Кролик просто хотел сказать грубость, он и не предполагал услышать ответ.
— Бедная Дженис, — говорит он. — Каково ей быть отодвинутой на задний план?
— Я сказала: не заводись. Завтра я лечу назад. Чарли это знает, и она тоже.
— Мим! Да ты что — так скоро! А как же они? — И Кролик указывает на дом. Сзади он кажется высоким, как многоквартирный. Запущенное шаткое строение из дерева, гудрона и гонта, никак не соответствующее солидному впечатлению, какое он производит с улицы. — Ты разобьешь им сердце.
— Они уже знают. Моя жизнь там, а не здесь.
— Да у тебя там нет ничего, кроме банды сексуально озабоченной шпаны и шанса подцепить венерическую болезнь.
— Ох, какой ты чистоплюй. Я не говорила тебе? Мы там все помешаны на чистоте.
— Угу. Мим, лучше скажи мне что-нибудь другое. Неужели ты никогда не устаешь трахаться?
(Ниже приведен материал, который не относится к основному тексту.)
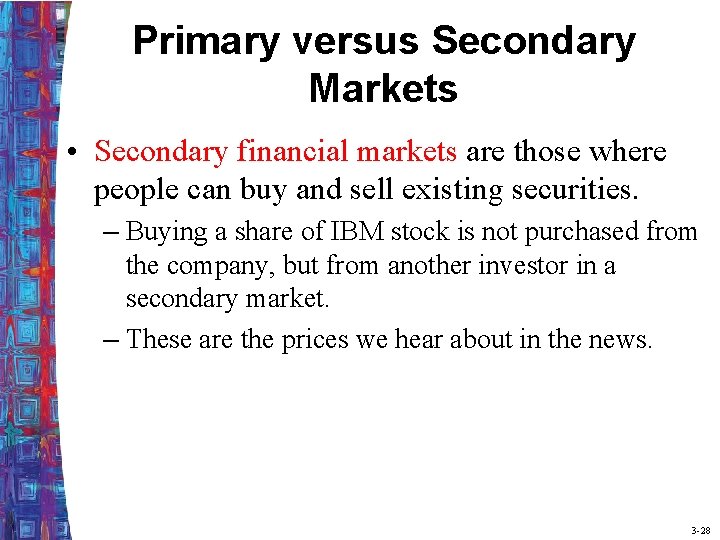 Primary versus Secondary Markets

• Secondary financial markets are those where people can buy and sell existing securities.

– Buying a share of IBM stock is not purchased from the company, but from another investor in a secondary market.

– These are the prices we hear about in the news.

3-28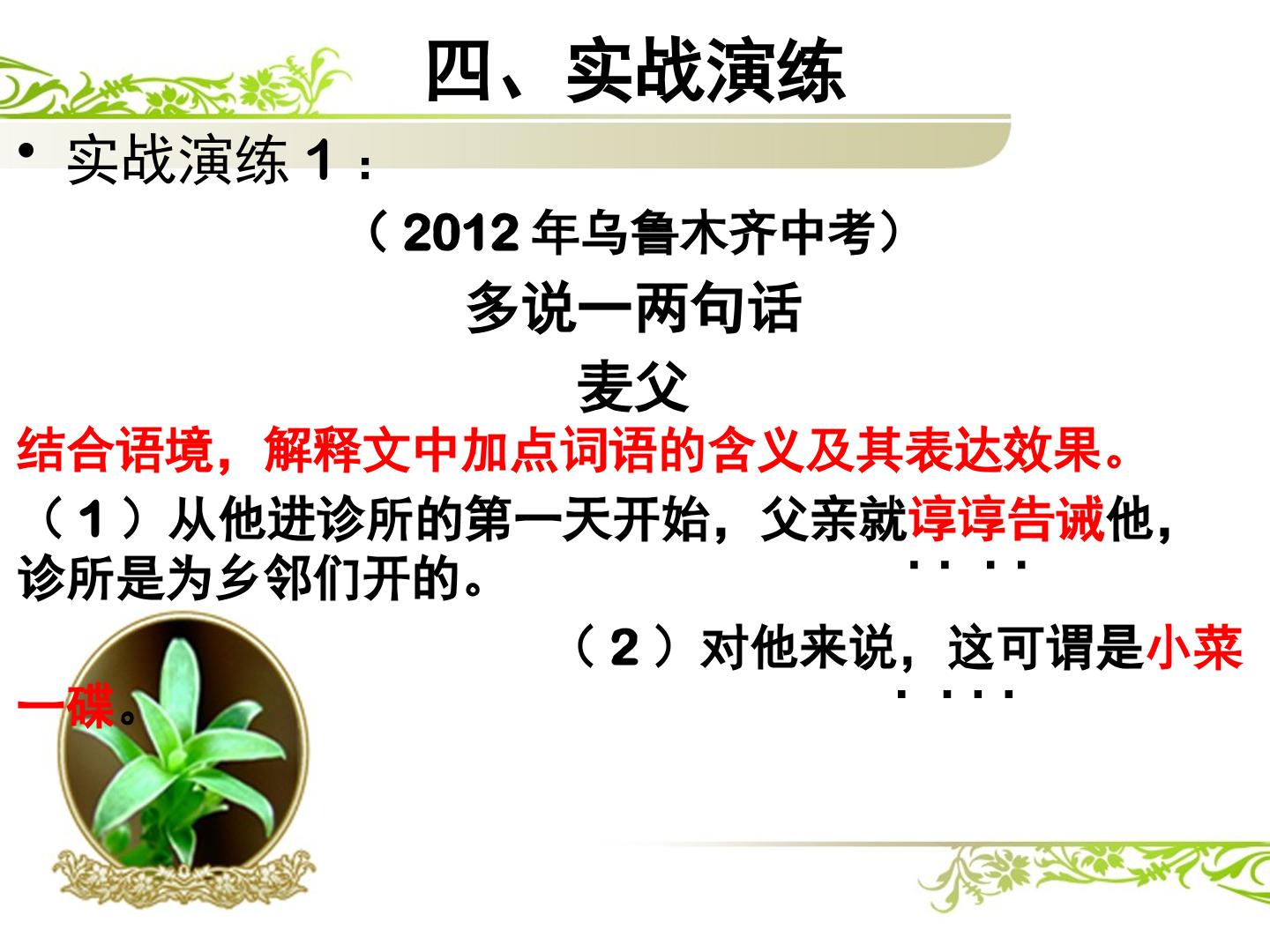 四、实战演练

• 实战演练1：

（2012年乌鲁木齐中考）

多说一两句话

麦父

结合语境，解释文中加点词语的含义及其表达效果。

（1）从他进诊所的第一天开始，父亲就谆谆告诫他，诊所是为乡邻们开的。

（2）对他来说，这可谓是小菜一碟。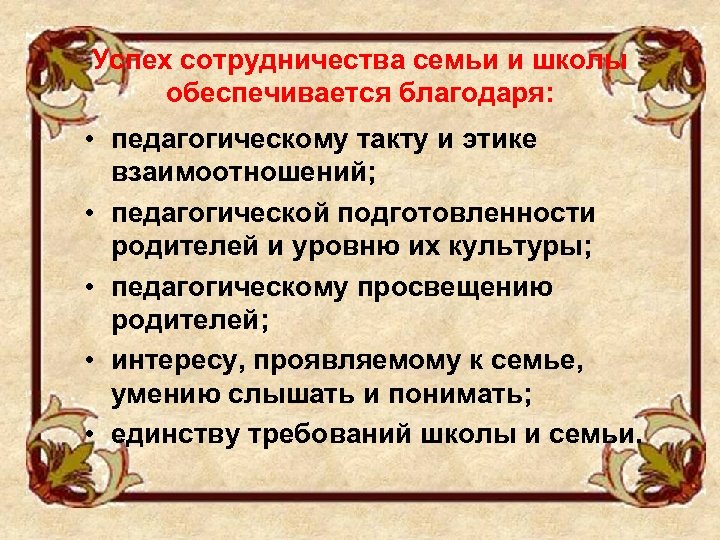 Успех сотрудничества семьи и школы обеспечивается благодаря:

• педагогическому такту и этике взаимоотношений;
• педагогической подготовленности родителей и уровню их культуры;
• педагогическому просвещению родителей;
• интересу, проявляемому к семье, умению слышать и понимать;
• единству требований школы и семьи.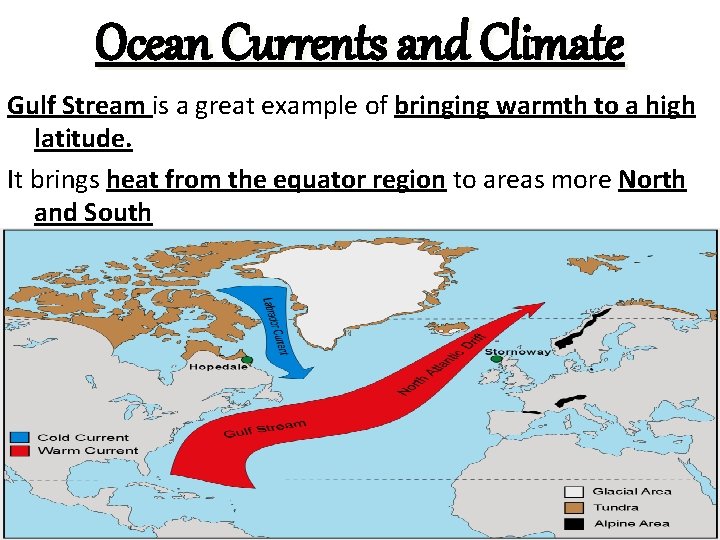 Ocean Currents and Climate

Gulf Stream is a great example of bringing warmth to a high latitude.

It brings heat from the equator region to areas more North and South

Labrador Current
Hopedale
Stornoway
North Atlantic Drift
Gulf Stream
Cold Current
Warm Current
Glacial Area
Tundra
Alpine Area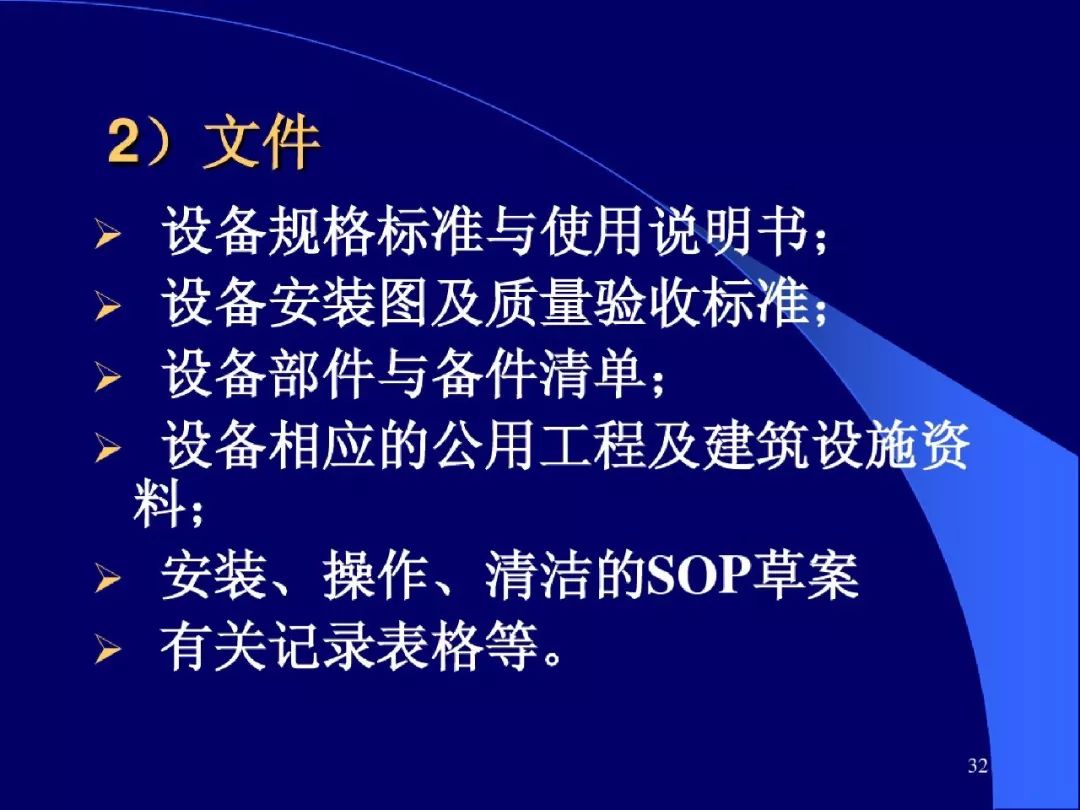 2）文件

➢ 设备规格标准与使用说明书；
➢ 设备安装图及质量验收标准；
➢ 设备部件与备件清单；
➢ 设备相应的公用工程及建筑设施资料；
➢ 安装、操作、清洁的SOP草案
➢ 有关记录表格等。

32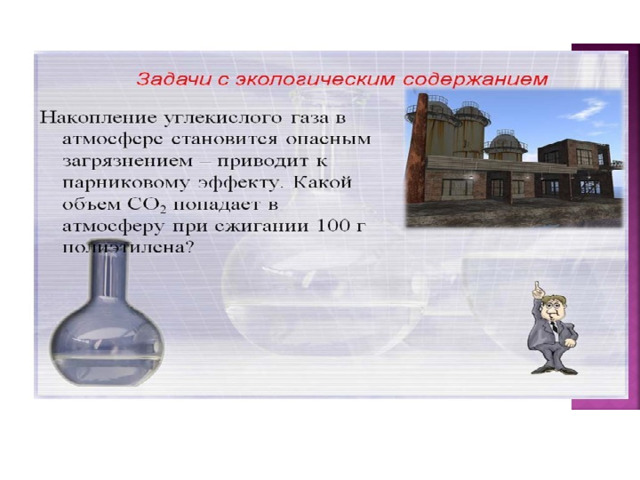 Задачи с экологическим содержанием

Накопление углекислого газа в атмосфере становится опасным загрязнением – приводит к парниковому эффекту. Какой объем $CO_2$ попадает в атмосферу при сжигании 100 г полиэтилена?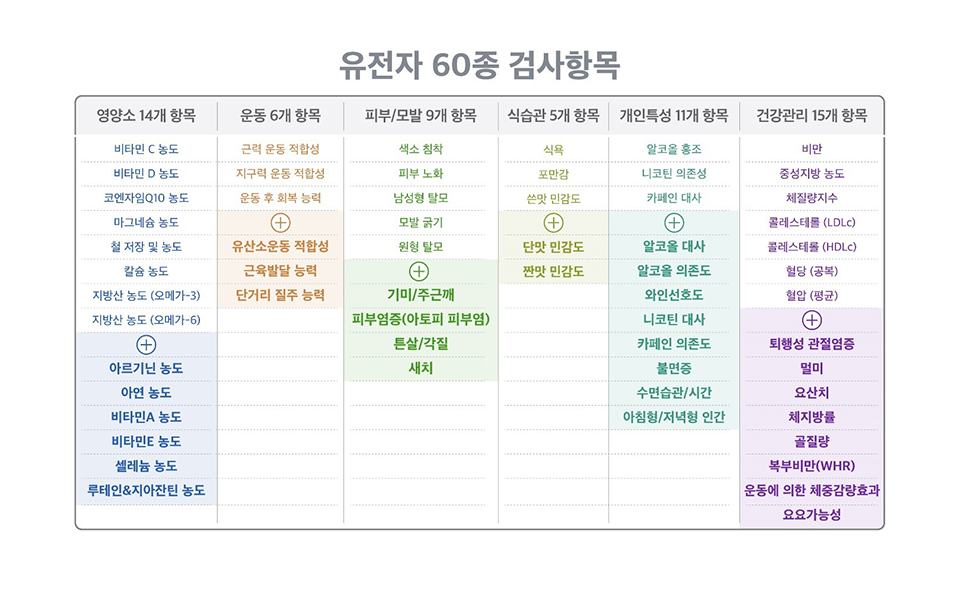 유전자 60종 검사항목

| 영양소 14개 항목 | 운동 6개 항목 | 피부/모발 9개 항목 | 식습관 5개 항목 | 개인특성 11개 항목 | 건강관리 15개 항목 |
|---|---|---|---|---|---|
| 비타민 C 농도 | 근력 운동 적합성 | 색소 침착 | 식욕 | 알코올 홍조 | 비만 |
| 비타민 D 농도 | 지구력 운동 적합성 | 피부 노화 | 포만감 | 니코틴 의존성 | 중성지방 농도 |
| 코엔자임Q10 농도 | 운동 후 회복 능력 | 남성형 탈모 | 쓴맛 민감도 | 카페인 대사 | 체질량지수 |
| 마그네슘 농도 | + | 모발 굵기 | + | + | 콜레스테롤 (LDLc) |
| 철 저장 및 농도 | 유산소운동 적합성 | 원형 탈모 | 단맛 민감도 | 알코올 대사 | 콜레스테롤 (HDLc) |
| 칼슘 농도 | 근육발달 능력 | + | 짠맛 민감도 | 알코올 의존도 | 혈당 (공복) |
| 지방산 농도 (오메가-3) | 단거리 질주 능력 | 기미/주근깨 | | 와인선호도 | 혈압 (평균) |
| 지방산 농도 (오메가-6) | | 피부염증(아토피 피부염) | | 니코틴 대사 | + |
| + | | 튼살/각질 | | 카페인 의존도 | 퇴행성 관절염증 |
| 아르기닌 농도 | | 새치 | | 불면증 | 멀미 |
| 아연 농도 | | | | 수면습관/시간 | 요산치 |
| 비타민A 농도 | | | | 아침형/저녁형 인간 | 체지방률 |
| 비타민E 농도 | | | | | 골질량 |
| 셀레늄 농도 | | | | | 복부비만(WHR) |
| 루테인&지아잔틴 농도 | | | | | 운동에 의한 체중감량효과 |
| | | | | | 요요가능성 |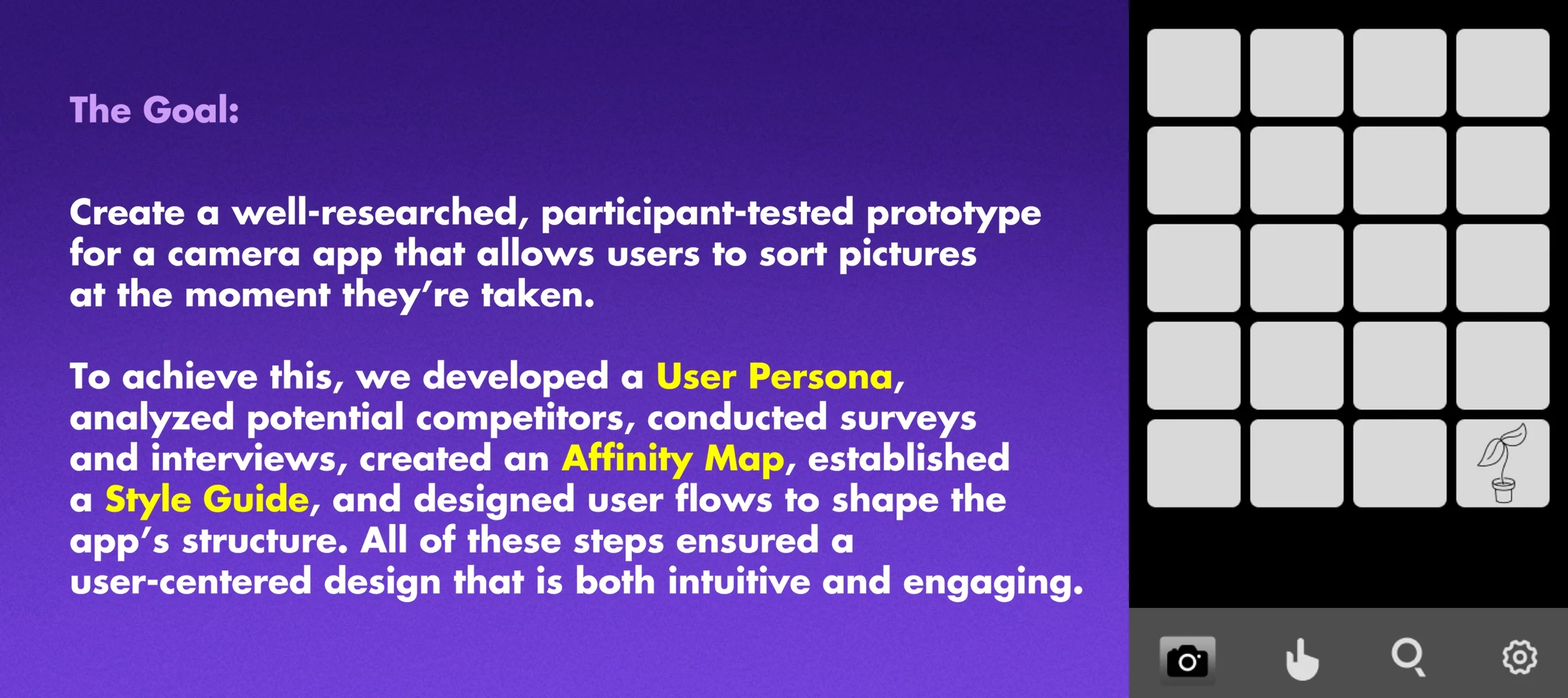 The Goal:

Create a well-researched, participant-tested prototype for a camera app that allows users to sort pictures at the moment they're taken.

To achieve this, we developed a User Persona, analyzed potential competitors, conducted surveys and interviews, created an Affinity Map, established a Style Guide, and designed user flows to shape the app's structure. All of these steps ensured a user-centered design that is both intuitive and engaging.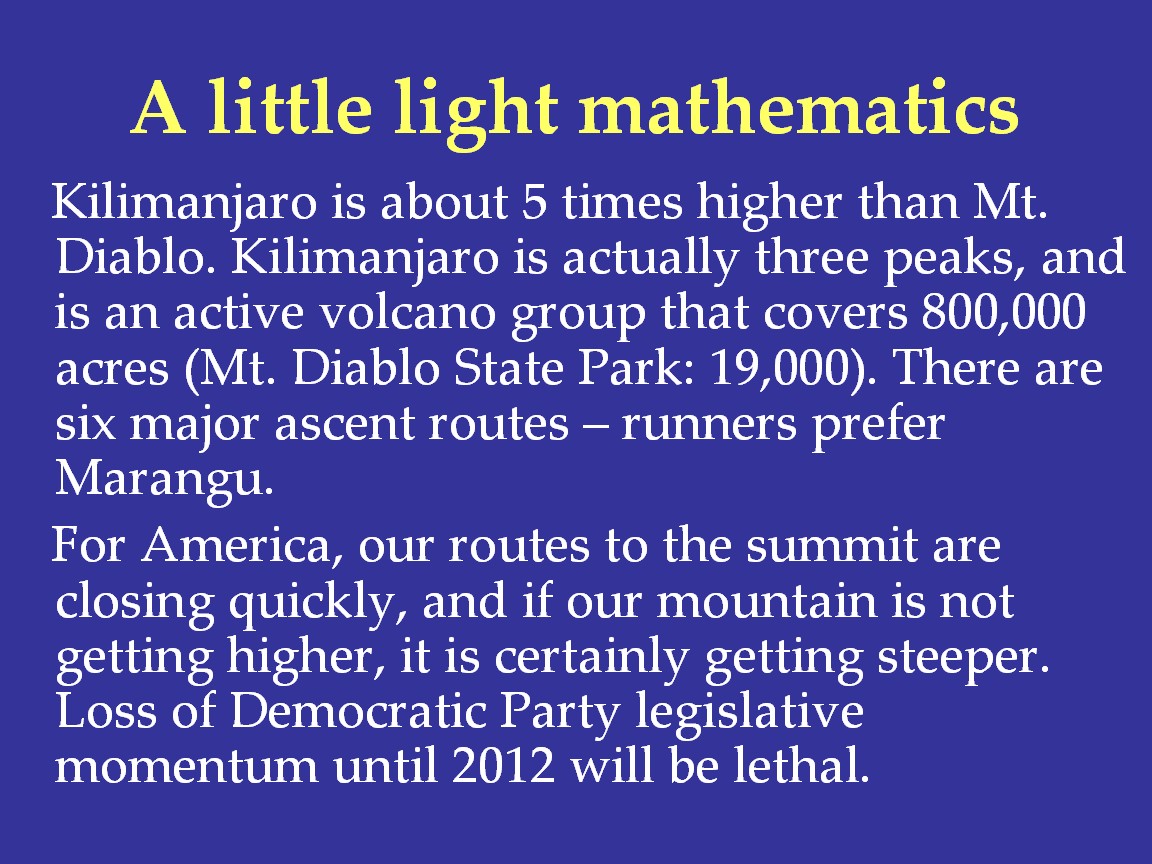 A little light mathematics

Kilimanjaro is about 5 times higher than Mt. Diablo. Kilimanjaro is actually three peaks, and is an active volcano group that covers 800,000 acres (Mt. Diablo State Park: 19,000). There are six major ascent routes – runners prefer Marangu.

For America, our routes to the summit are closing quickly, and if our mountain is not getting higher, it is certainly getting steeper. Loss of Democratic Party legislative momentum until 2012 will be lethal.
Я хочу сказать... — произносит он, желая показать, что его вопрос продиктован искренней озабоченностью, а не грубостью, — это, наверно, утомительно.
Она правильно понимает вопрос и отвечает по-сестрински честно:
— В общем, нет. Не устаю. Девчонкой я считала, что это надоедает, а сейчас, став женщиной, вижу, что нет. Мы этим занимаемся. Этим занимаются все люди. Конечно, бывает, что и поднадоедает, но даже и тогда в этом есть что-то хорошее. Люди ведь хотят быть хорошими, ты не заметил? Им вовсе не хочется быть дерьмом. Только нужно найти способ вытащить их из дерьма. Нужно им помочь.
Ее глаза в лассо из краски кажутся здесь, на улице, моложе, чем должны были бы быть, — радужки возле зрачка золотые: карие глаза, унаследованные от какого-то дальнего предка.
— Что ж, прекрасно, — неуверенно говорит Кролик. Ему хочется взять ее за руку, чтобы она и ему помогла.
В свое время он, старший брат, вечно боялся, что она свалится вниз, в карьер, если он выпустит ее руку, и вот он выпустил, и она свалилась вниз и теперь говорит, что так и надо: падать — это в природе вещей. Она смеется и продолжает:
— Конечно, я никогда не была привередлива, как ты. Помнишь, ты терпеть не мог, когда тебе подавали разную еду на одной тарелке и мясо было все в соусе от горошка? А помнишь, как я дразнила тебя, что нужно вообще все перемешать — чтобы получилось похоже на блевотину, а потом уж глотать, — ты после этого целую неделю есть не мог.
— Что-то я этого не помню. Так Ставрос действительно хорош, да?
Мим подбирает с травы свои белые перчатки.
— Он просто хороший. — И, внимательно глядя на брата, ударяет перчатками по ладони. — Ты еще кое-что должен знать, — говорит она.
— Что же? — Он готовится к худшему, готовится к удару, после которого ничего уже не останется.
— Дождь идет. — И под усиливающимся дождем она бежит, все такая же быстрая, напористая, по дорожке, через их узкий задний двор и вверх по лестнице шаткого заднего крыльца.